Take the example of “28 October Flight from Cochin Delhi”.These types of texts are called sequential inputs or words put in sequential order. Generally, NLP algorithms consider these sequential inputs in a single direction. I,e., from left to right or from right to left. In this case, 28->October->Flight->from->Cochin->Delhi or the opposite as 28<-October<-Flight<-from<-Cochin->Delhi. So, the word Bidirectional means the BERT considers or processes the sequential input in both directions.
So, BERT considers the entire text to try to make sense of it like humans do. For example, when we say “Cochin Delhi flight”, we mean “Flight from Cochin to Delhi” and not “Flight from Delhi to Cochin”. Here the prepositions used “from” and “to” give context and meaning to the sequence. BERT uses these to understand the language and make sense of the user’s queries.
BERT was trained on unsupervised neural networks. This means it had to process unlabelled data sets, find hidden patterns, and learn by itself without any human intervention. For this, Google made use of the largest encyclopedia available to it, Wikipedia and TPU v3 Pods. Google developed TPUs or Tensor Processing Units to accelerate machine learning workloads and process data really fast.
BERT was trained using a novel technique called masking in which you mask a certain word in a sequence. The algorithm has to guess the word based on the context.
So, When I say input
“Leaves are [masked word] due to the presence of chlorophyll”, it has to predict the word “Green”.
Similarly when I say ” [Masked ] is on 25 December, it has to predict “Christmas”.
In this training, a data set consisting of two sentences each where given as inputs. Half of the set contained connected sentences from the original document, while the other half had random sentences attached to the first sentence. BERT had to disconnect the second sentences that were not relevant and connected.
Inputs might look like this:
01. “Leaves are green in color. But, they turn yellow in autumn”
02. “Leaves are green in color. Denmark is a country”
Here, there are unrelated sentences in the second set that BERT has to disconnect.
BERT was fine-tuned using a number of natural language understanding tasks such as:
Classification tasks like Sentiment Analysis.

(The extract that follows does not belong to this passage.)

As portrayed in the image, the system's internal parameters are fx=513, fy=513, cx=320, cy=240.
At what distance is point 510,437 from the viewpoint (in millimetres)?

Sentiment Analysis has to predict a person’s sentiment or feeling from a piece of text.
Question Answering – In these tasks (e.g. SQuAD v1.1), BERT is given a passage and has to find an answer to the given question from the passage.
Named Entity Recognition (NER) – In these tests, the algorithm has to identify various entities in a given text and mark them as a person, date or organization etc.
While BERT is a breakthrough in Machine Learning and NLP, it still has a long way to go to understand human speech and search intent.
The bidirectional approach is slower than the single directional approach
One major limitation of BERT is its inability in Negation Diagnostics.
For example, If you give BERT a statement,
An apple is a ________. (fruit, bird), it predicts ‘fruit’ easily while, if you give a negative sentence,
An apple is not a ________. (fruit, bird), it is not able to predict the answer correctly.
The big question is “Can we optimize for BERT?”. No, we cannot. BERT reminds us that we are creating content for humans and we need to create content that is user-friendly and engaging rather than focusing on search engines. BERT is a leap in understanding the human natural language system and thereby search patterns. It is rolled out in a number of languages across the globe. 1 in 10 out of searches in English use BERT. Search engines like Google are getting more refined and better at predicting user intent especially with voice search and image search. This allows search engines to give users exactly what they are looking for. SEO experts are changing their strategies to get the best results with the changing search algorithms.